My voice

Giving back to Kathmandu

August 30, 2016 23:45 PM Shradha Shrestha


Behind that shiny glass of a Volkswagen, a handsome face popped out. Seconds later a can of Coke was hurled out of the car’s window down to a nearby footpath. The man must have been quite rich, obviously because he drives a Volkswagen, and from what I could notice, he looked educated as well. And my imaginative head took him up as the kind of rich and educated man who keeps complaining about our government and lashes out on Nepali leaders for ruining the nation.

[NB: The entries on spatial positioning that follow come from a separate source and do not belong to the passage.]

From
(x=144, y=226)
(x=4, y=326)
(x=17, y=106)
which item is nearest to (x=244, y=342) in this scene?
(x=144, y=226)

Behind that facade of education and wealth lied the hidden answer behind why Kathmandu is nicknamed “Phohor-Mandu”. It speaks of the reality that we’ve turned Kathmandu into what it’s today.

I am a Kathmandu native and many generations of my family have lived here. I have grown up with Kathmandu. When I was a kid, Kathmandu was the heart of Nepal. It was a big city with small houses and few people. It was like living in a neighborhood where everyone knew everyone.

And then people started to downpour here from all over Nepal. The overpopulation led Kathmandu to become what it is now, a dust bowl. I am not blaming the migrants. If I was born outside of the valley, I would have been eventually tempted to migrate to the capital. Not migrating to Kathmandu isn’t an option anymore. Even when the valley is so jammed up, people haven’t stopped coming here.

However, I see so many people busy complaining about Kathmandu. They compare it to their home towns. I have heard all sorts of dialogues: how Kathmandu makes people mean and selfish, how their village folks are kinder, how dirty Kathmandu is, how filthy Kathmandu is, how polluted and populated Kathmandu is.

But who is responsible for making Kathmandu this way? Aren’t all of us? We created our own storm and now we are upset after it rained. The government also did a bad job by depriving the rest of the nation while centralizing all the resources and facilities in the capital. But does that give us a right to complain about a place that has given us so much in return. Today we are doing clearly nothing more than playing victim to the circumstances we created.

As American motivational speaker Jeff Gitomore once said, “Blaming others for your problems is like blaming donuts for being fat. It wasn’t the donut, it was the choice.”

It was our choice to throw the Coke cans from our cars. It was our choice to have paan and spit it out on the road. It was our choice to throw the black smoke out of our vehicles. It was our choice to be mean to our neighbors. It was our choice to pollute every place we visit and leave our garbage as souvenirs.  It was our choice to never clean up the mess that we created. It was our choice to make Kathmandu how it is today.

We are avoiding the truth that we are the crowd we have been complaining all along. We are the crowd that damaged Kathmandu. So, instead of criticizing a place that has given us so much in return, maybe we should use that time to strengthen our civic sense and initiate actions even at a personal level to give back to Kathmandu. If we do so, who knows in the next few years we can be the crowd that built a model city. Heaven is a myth, Kathmandu is real! Let’s make it that way.

Shraddha is an undergraduate student at Prime College.